To create the spin-off, Marshall had the concept of two brewery bottle-cappers who are best friends, but he needed to do more to flesh out the characters, and that's when he got inspired to draw upon an electrifying experience he had while dating during his youth.
"To create the characters of Laverne and Shirley, I took pieces from their Happy Days appearances and then took material from two characters I had once seen in Brooklyn," Garry wrote.
He goes on to describe a scene that took place in 1958 after he and some army buddies had returned from serving in Korea. They were out late one night performing at a nightclub.
"We met some girls and took them to a coffee shop at 2 a.m.," Garry said. "Suddenly another girl said something rude to my date. My girl turned to me and said, 'Garry, can you hold my coat?' And then my date beat up the other girl."
Garry said he was wide-eyed, having never seen a fistfight break out between two girls before.
"It fascinated me," Garry said. "The tough-as-nails quality of Laverne and Shirley was based on that single night fight in Brooklyn." On Happy Days, Shirley has a much tougher edge than her Boo Boo Kitty-hugging persona on the spin-off.

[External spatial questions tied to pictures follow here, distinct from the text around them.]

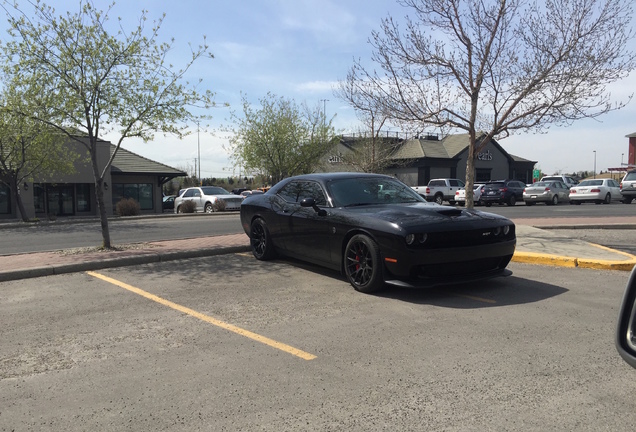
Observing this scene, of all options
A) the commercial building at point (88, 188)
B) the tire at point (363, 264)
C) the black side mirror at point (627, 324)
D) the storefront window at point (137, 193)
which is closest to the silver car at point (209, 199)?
the commercial building at point (88, 188)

When "A Date with Fonzie" first aired in 1975, Penny wrote in her memoir, My Mother Was Nuts, "I was not expecting anything to come of it."
"What happened, of course, is now television history, because Laverne & Shirley ran for eight years," Garry wrote.
"Penny was a girl from the Bronx, who came out West, put a cursive 'L' on her sweater and transformed herself into a Hollywood success story," Penny Marshall’s family once wrote in a tribute, praising her indomitable determination to become a star.
Let's just say that both Penny Marshall and her most famous character Laverne DeFazio are made of tough stuff.